## Quoted passage

=== Section Start ===

A couple of days before that Steve Bingham and I were invited
into Redgate Junior School in Hunstanton to begin to put
together a new composition with the aid of the year five pupils
played primarily on bits of bicycles. The performance took place
on the Thursday morning that the tour passed through the town. Normally
I would say that Hunstanton is not really the kind of place that
one happens to be just passing through. Surely most people arrive
there through intention.
The
King's Lynn Community Samba Band had its first rehearsal
of the year on Thursday,16th. Much as I love playing the usual repertoire
it really is time we started something new. Over the summer I put
together a new rhythm based on the West African gong line employed
by Steve Reich in his Clapping Music for Two Performers. The first
rehearsal went better than I hoped, although I'm not sure what they
dancers will make of it when they hear it!

=== Section End ===

## Activity 1
Answer these questions from the account of local music projects:
(a) What were the pupils' instruments mainly made from?
(b) On what date did the King's Lynn Community Samba Band hold its first rehearsal of the year?
(c) In which piece did Steve Reich use the West African gong line?
## Activity 2
List every person, group or institution, and musical work named in the account of local music projects.
## Activity 3
Carry on the account of local music projects from its final sentence.
The material after this point comes from a different source.

## Dataset content
=== Section Start ===

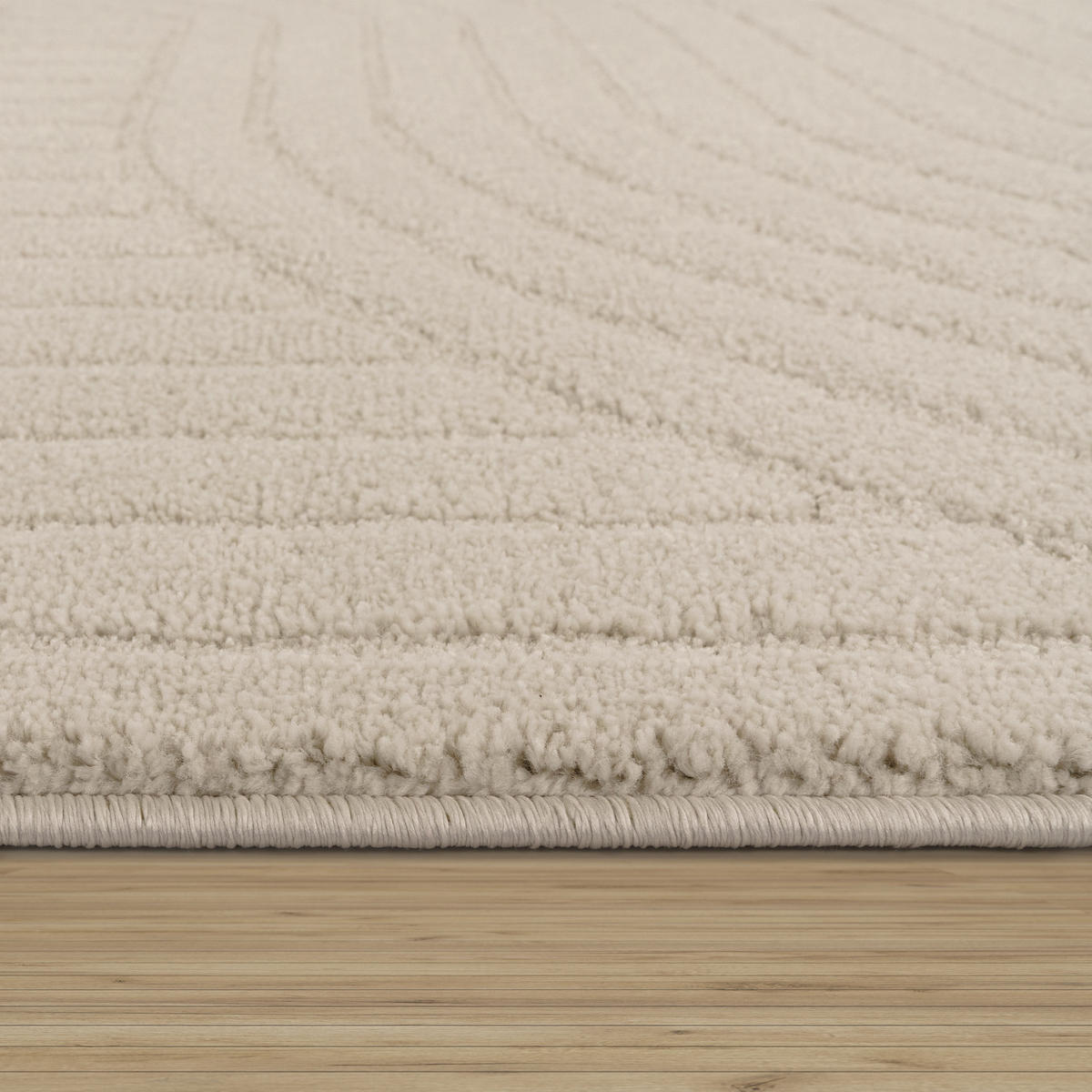 KURZFLORTEPPICH 240/330 cm Aura 701 - Creme, Textil (240/330cm) - Paco Home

=== Section End ===

## Written response 1
(a) Bits of bicycles.
(b) Thursday, the 16th.
(c) Clapping Music for Two Performers.

## Written response 2
Steve Bingham
Redgate Junior School
King's Lynn Community Samba Band
Steve Reich
Clapping Music for Two Performers

## Written response 3
I
was recently invited back to Leverington Primary School near
Wisbech to teach four steel pan workshops with the new year five
class. Sadly, their regular teacher is unavailable, but in the meantime
it has been fun playing pan again. I am very much looking forward
to my second visit there later this week.
Also
later this week I am looking forward to a return visit to Swaffham
Infant School, where we'll enjoy a morning of singing and composing
new music on a theme of "Birds" for their class topic.
Look
out for information about DeeP Music workshops shortly to be included
in the new School-Select directory due to be published for several
counties in the east, the south-east and the south over the next
few months.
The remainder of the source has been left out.